### INPUT RECORDS
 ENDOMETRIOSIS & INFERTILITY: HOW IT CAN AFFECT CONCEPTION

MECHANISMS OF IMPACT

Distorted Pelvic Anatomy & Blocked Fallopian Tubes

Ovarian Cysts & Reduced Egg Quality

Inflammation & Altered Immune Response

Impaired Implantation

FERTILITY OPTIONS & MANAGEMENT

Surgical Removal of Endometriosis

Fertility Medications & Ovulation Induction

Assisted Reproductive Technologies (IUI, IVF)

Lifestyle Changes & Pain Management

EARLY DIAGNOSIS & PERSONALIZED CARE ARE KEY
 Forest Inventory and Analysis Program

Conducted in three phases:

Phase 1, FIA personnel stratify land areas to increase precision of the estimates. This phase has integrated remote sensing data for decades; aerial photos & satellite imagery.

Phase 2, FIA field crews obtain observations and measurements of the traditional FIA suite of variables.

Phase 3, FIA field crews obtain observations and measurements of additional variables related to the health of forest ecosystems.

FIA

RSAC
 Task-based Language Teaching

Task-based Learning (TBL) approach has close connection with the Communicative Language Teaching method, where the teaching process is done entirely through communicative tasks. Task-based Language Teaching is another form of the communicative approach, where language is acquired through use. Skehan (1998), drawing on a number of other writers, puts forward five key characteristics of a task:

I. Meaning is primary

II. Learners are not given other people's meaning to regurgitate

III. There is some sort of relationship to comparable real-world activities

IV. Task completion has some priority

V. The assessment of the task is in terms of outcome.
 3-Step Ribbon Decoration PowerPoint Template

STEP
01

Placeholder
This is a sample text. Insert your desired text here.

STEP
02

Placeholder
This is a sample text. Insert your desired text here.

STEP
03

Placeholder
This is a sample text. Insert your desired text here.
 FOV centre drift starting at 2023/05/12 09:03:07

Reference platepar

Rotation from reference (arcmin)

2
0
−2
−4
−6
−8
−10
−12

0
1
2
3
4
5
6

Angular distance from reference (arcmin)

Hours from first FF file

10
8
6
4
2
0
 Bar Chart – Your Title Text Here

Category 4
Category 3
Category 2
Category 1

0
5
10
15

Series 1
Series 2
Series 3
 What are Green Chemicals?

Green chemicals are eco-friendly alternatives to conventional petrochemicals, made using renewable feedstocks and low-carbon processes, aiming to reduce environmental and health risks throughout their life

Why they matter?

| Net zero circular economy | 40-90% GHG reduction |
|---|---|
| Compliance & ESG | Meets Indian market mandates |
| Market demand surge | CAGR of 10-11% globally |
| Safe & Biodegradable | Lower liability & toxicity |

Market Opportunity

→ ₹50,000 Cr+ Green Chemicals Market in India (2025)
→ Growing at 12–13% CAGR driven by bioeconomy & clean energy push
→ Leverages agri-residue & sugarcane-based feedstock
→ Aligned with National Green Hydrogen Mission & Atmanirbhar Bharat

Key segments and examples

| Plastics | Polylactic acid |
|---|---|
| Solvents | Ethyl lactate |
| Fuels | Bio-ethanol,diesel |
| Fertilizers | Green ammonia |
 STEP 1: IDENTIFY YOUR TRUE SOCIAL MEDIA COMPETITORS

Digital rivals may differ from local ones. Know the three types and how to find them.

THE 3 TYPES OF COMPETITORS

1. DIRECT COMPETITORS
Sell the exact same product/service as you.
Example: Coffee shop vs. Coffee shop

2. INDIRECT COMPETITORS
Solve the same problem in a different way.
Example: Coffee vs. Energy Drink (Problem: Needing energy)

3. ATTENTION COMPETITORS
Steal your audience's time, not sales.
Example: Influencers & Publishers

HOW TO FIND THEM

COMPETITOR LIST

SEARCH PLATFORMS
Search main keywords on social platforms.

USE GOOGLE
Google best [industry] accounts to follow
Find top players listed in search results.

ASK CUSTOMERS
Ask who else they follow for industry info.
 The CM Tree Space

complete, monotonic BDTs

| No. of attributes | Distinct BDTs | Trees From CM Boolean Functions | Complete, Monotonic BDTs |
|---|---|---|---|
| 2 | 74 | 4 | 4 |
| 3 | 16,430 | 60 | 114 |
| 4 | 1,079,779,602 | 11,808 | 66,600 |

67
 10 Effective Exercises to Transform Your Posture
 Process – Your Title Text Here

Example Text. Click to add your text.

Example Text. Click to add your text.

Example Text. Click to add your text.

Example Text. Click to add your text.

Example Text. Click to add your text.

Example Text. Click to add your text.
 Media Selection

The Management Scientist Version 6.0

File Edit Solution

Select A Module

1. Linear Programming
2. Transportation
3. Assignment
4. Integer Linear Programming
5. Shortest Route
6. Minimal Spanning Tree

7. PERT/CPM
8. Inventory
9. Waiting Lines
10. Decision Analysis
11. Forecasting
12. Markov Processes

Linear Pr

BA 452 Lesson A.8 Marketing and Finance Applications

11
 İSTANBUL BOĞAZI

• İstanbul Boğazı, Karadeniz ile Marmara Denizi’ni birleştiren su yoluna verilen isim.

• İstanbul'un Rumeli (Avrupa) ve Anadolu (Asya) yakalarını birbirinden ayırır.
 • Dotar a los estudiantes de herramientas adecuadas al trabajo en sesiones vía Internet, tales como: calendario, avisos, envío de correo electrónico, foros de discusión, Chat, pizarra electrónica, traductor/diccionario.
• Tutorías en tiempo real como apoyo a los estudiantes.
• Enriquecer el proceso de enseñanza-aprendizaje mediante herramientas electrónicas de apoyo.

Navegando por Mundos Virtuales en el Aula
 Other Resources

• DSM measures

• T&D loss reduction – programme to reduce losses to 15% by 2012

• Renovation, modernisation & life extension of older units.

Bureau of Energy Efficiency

### EXERCISE PROMPT
Count each line of the listing above that holds the string "estudiantes", and state that count without anything added.

### RESULT OF THIS TASK
2